There are many more such cases since then and some more cases are still in development. Just this week, we have a forum discussant arrested for spreading rumors about drowning deaths at a shopping plaza during the July 18 Jinan flood (see China Media Project). Whereas the invocation of "spreading rumors to cause public disorder" used to be sufficient to clamp down discussion, the Internet users came back with a widely circulated forum post titled: "It didn't rain on July 18th in Jinan." Since it was known that there was a huge rainstorm on July 18th in Jinan, this assertion was patently false and the signers are daring the government to arrest them for "spreading false information" as well. Of course, the Jinan government wouldn't dare and could not even do so if they wanted to because so many people have signed up. This case has highlighted the problem with defining what is a "rumor."

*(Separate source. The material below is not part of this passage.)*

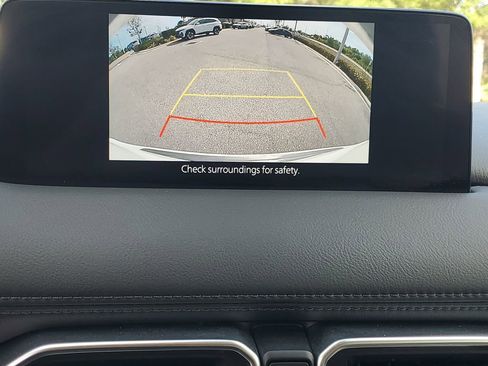 Used 2021 MAZDA CX-5 Touring image 29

To summarize: If freedom of speech on the Chinese Internet is ever to come about, it will not be handed over to them because of U.S. Congressional actions against American corporations. The Chinese people will fight and obtain that freedom for themselves through struggling on local issues. Those issues may be seemingly trivial, but we are talking about accumulation and aggregation. The western world can help by focusing on such cases because international attention always helps in the sense that an allegedly rising and proud nation would never want to be caught with exhibiting uncivilized behavior. The war will not be won by a single nationwide strike. Instead, this is about the consecutive small victories at the local level.